**Brief:**
Only the lines that hold the word "jQuery" are wanted from this listing.

**Provided records:**
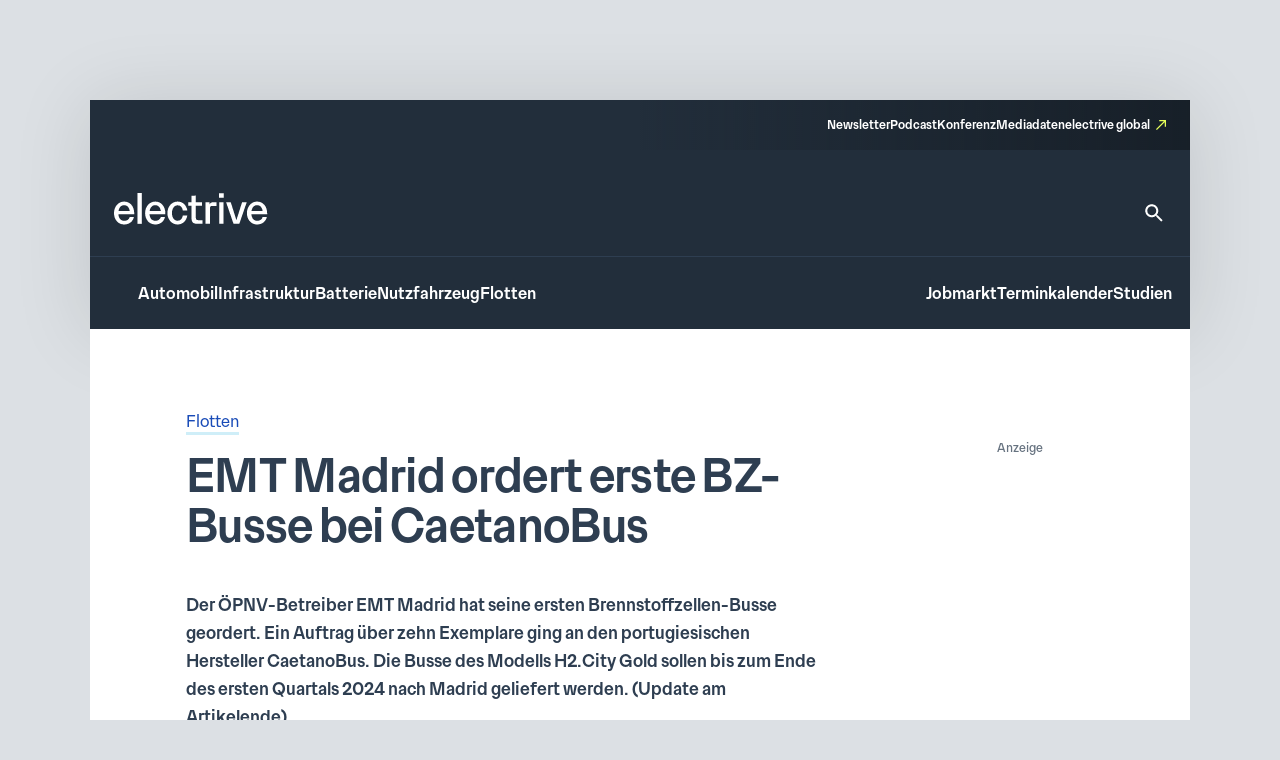

--- FILE ---
content_type: text/css
request_url: https://www.electrive.net/wp-content/litespeed/css/a2521d8eb1b2896318404376d64dcdcc.css?ver=dcdcc
body_size: 481
content:
[class*=ad-space]{text-align:center}[class*=ad-space]>*{text-align:center}[class*=ad-space] iframe{margin-left:auto;margin-right:auto}body.is-platform-com main [id*=div-gpt-ad-]{position:relative;text-align:center}body.is-platform-com main [id*=div-gpt-ad-]:before{content:"Ad";position:absolute;width:30rem;height:20rem;top:-20rem;left:calc(50% - 15rem);font-size:12rem;color:var(--theme-color-text-subdued)}body.is-platform-net main [id*=div-gpt-ad-]{position:relative;text-align:center}body.is-platform-net main [id*=div-gpt-ad-]:before{content:"Anzeige";position:absolute;width:50rem;height:20rem;top:-20rem;left:calc(50% - 25rem);font-size:12rem;color:var(--theme-color-text-subdued)}body.env-dev [class*=ad-space]{color:var(--theme-color-text-on-dark);padding:24px;font-weight:700;line-height:1.1}body.env-dev [class*=ad-space].is-type-green{background-color:var(--theme-color-background-d)}body.env-dev [class*=ad-space].is-type-red{background:#ffd7d7;box-shadow:inset 0 0rem 1rem 0 #d73a2b}.ad-space__medium-rectangle,.ad-space__medium-rectangle--headline{width:300px;height:250px;font-size:36px}.ad-space__medium-rectangle--headline{position:absolute;right:20rem;top:130rem}.ad-space__big-rectangle{width:500px;height:400px;font-size:36px}.ad-space__billboard{width:970px;height:250px;font-size:36px}@media (max-width:969px){.ad-space__billboard{display:none}}.ad-space__leaderboard{width:728px;height:90px;font-size:36px}.ad-space__top-banner{display:none;width:1125px;left:50%;margin-left:-562.5px;height:90px;position:absolute;top:0;font-size:36px}@media (min-width:1120px){.ad-space__top-banner{display:block}}.ad-space__desktop-skyscraper-left{display:none;width:160px;height:600px;left:50%;margin-left:-738.5px;position:fixed;top:0;font-size:20px}.is-active-fireplace .ad-space__desktop-skyscraper-left{margin-left:-722.5px}@media (min-width:1390px){.ad-space__desktop-skyscraper-left{display:block}}.ad-space__desktop-skyscraper-left iframe{margin-right:0}.ad-space__desktop-skyscraper-right{display:none;width:160px;height:600px;right:50%;margin-right:-738.5px;position:fixed;top:0;font-size:20px}.is-active-fireplace .ad-space__desktop-skyscraper-right{margin-right:-722.5px}@media (min-width:1390px){.ad-space__desktop-skyscraper-right{display:block}}.ad-space__desktop-skyscraper-right iframe{margin-left:0}.adbar iframe,.posts__sidebar iframe{margin-left:auto;margin-right:auto}.adbar>*{margin-left:auto;margin-right:auto;text-align:center}.adbox-article-headline{width:300px;height:250px}@media screen and (max-width:799px){.adbox-article-headline{margin-bottom:30rem;margin-left:auto;margin-right:auto}}@media screen and (min-width:800px){.adbox-article-headline{position:absolute;right:20rem;top:130rem}}.ad-space-block{margin-top:var(--theme-layout-offset-v);margin-bottom:var(--theme-layout-offset-v)}@media screen and (min-width:1000px){.ad-space-block{margin-left:-80rem;margin-right:-80rem}}.ad-space-block>*{margin-left:auto;margin-right:auto}@media (min-width:1120px){body{padding-top:100px}}.searchresults .adbar{margin-top:var(--theme-layout-offset-v);margin-bottom:var(--theme-layout-offset-v)}@media screen and (min-width:800px){.searchresults .adbar{margin-left:-5rem;margin-right:-95rem}}.searchresults .adbar>*{margin:auto}body.is-active-fireplace{padding-top:0}@media (min-width:1390px){body.is-active-fireplace{padding-top:100px}}body.is-active-fireplace .ad-space__top-banner,body.is-active-fireplace .ad-space__desktop-skyscraper-left,body.is-active-fireplace .ad-space__desktop-skyscraper-right{display:none}@media (min-width:1390px){body.is-active-fireplace .ad-space__top-banner,body.is-active-fireplace .ad-space__desktop-skyscraper-left,body.is-active-fireplace .ad-space__desktop-skyscraper-right{display:block}}

--- FILE ---
content_type: text/javascript
request_url: https://www.electrive.net/wp-content/litespeed/js/1db28f1a8f36431389583e1599604182.js?ver=04182
body_size: -189
content:
jQuery(function($){$(document).ready(function(){$('.module-gallery .items').each(function(){const $slider=$(this);$slider.slick({dots:!0,dotsClass:'paging',customPaging:function(slider,i){return(i+1)+'/'+slider.slideCount},arrows:!0,autoplay:!1,autoplaySpeed:5000,adaptiveHeight:!1,draggable:!0,slidesToShow:1,slidesToScroll:1,})})})})
;

--- FILE ---
content_type: text/javascript
request_url: https://www.electrive.net/wp-content/litespeed/js/faa1d9f7b5fa6d6d1ca4a314abf1011a.js?ver=1011a
body_size: 597
content:
jQuery(function($){var commentform=$('#commentform');commentform.prepend('<div id="comment-status" class="theme-snackbar"></div>');var statusdiv=$('#comment-status');commentform.submit(function(e){e.preventDefault();var formdata=commentform.serialize();var $formStatusMessages=$('.form-status-messages');var send=!0;if($('#commentform textarea#comment').val()===''){send=!1}
if(!$('body').hasClass('logged-in')){if($('#commentform input#author').val()===''){send=!1}
var email=$('#commentform input#email').val();var emailReg=/^([\w-\.]+@([\w-]+\.)+[\w-]{2,4})?$/;if(!emailReg.test(email)||email===''){send=!1}
if(!$('#commentform input#wp-comment-cookies-consent').prop('checked')){send=!1}}
if(send===!0){var comment=$('#commentform textarea#comment').val();if(comment.length>15&&comment.indexOf(' ')===-1){send=!1}
if(/[bcdfghjklmnpqrstvwxyzBCDFGHJKLMNPQRSTVWXYZ]{8,}/.test(comment)){send=!1}
if(/(\bSELECT\b|\bDROP\b|\bUNION\b|\bINSERT\b|\bDELETE\b|\bUPDATE\b|--|\/\*|\*\/|;--)/i.test(comment)){send=!1}
var specialCharCount=(comment.match(/[^a-zA-Z0-9\s\u00C0-\u017F.,!?;:()'"äöüßÄÖÜáéíóúñÁÉÍÓÚÑ¿¡-]/g)||[]).length;if(specialCharCount>comment.length*0.3){send=!1}}
if(send===!0){statusdiv.html('<div class="info">'+$formStatusMessages.attr('data-processing')+'</div>').addClass('show');var formurl=commentform.attr('action');$.ajax({type:'post',url:formurl,data:formdata,error:function(XMLHttpRequest,textStatus,errorThrown){if(errorThrown==='Conflict'){statusdiv.html('<div class="error">'+$formStatusMessages.attr('data-error-2')+'</div>').addClass('show')}else{statusdiv.html('<div class="error">'+$formStatusMessages.attr('data-error-1')+'</div>').addClass('show')}
setTimeout(function(){statusdiv.removeClass('show').html('')},5000)},success:function(data,textStatus){if((data=="success"||textStatus=="success")&&data.indexOf('<title>Comment Submission Failure</title>')===-1&&data!=='comment_error'){statusdiv.html('<div class="success">'+$formStatusMessages.attr('data-success')+'</div>').addClass('show');$('#commentform input#author').val('');$('#commentform input#email').val('');$('#commentform textarea#comment').val('');$('#respond.comment-respond').hide();$('#post-comments').append('<div class="success">'+$formStatusMessages.attr('data-success')+'</div>')}else{statusdiv.html('<div class="error">'+$formStatusMessages.attr('data-error-2')+'</div>').addClass('show');commentform.find('textarea[name=comment]').val('')}
setTimeout(function(){statusdiv.removeClass('show').html('')},5000)}})}else{statusdiv.html('<div class="error">'+$formStatusMessages.attr('data-error-1')+'</div>').addClass('show');setTimeout(function(){statusdiv.removeClass('show').html('')},5000)}});setTimeout(function(){$('textarea#comment[maxlength="65525"]').after('<input type="hidden" name="commenter-is-human" value="true">')},10000)})
;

**Written answer:**
jQuery(function($){$(document).ready(function(){$('.module-gallery .items').each(function(){const $slider=$(this);$slider.slick({dots:!0,dotsClass:'paging',customPaging:function(slider,i){return(i+1)+'/'+slider.slideCount},arrows:!0,autoplay:!1,autoplaySpeed:5000,adaptiveHeight:!1,draggable:!0,slidesToShow:1,slidesToScroll:1,})})})})
jQuery(function($){var commentform=$('#commentform');commentform.prepend('<div id="comment-status" class="theme-snackbar"></div>');var statusdiv=$('#comment-status');commentform.submit(function(e){e.preventDefault();var formdata=commentform.serialize();var $formStatusMessages=$('.form-status-messages');var send=!0;if($('#commentform textarea#comment').val()===''){send=!1}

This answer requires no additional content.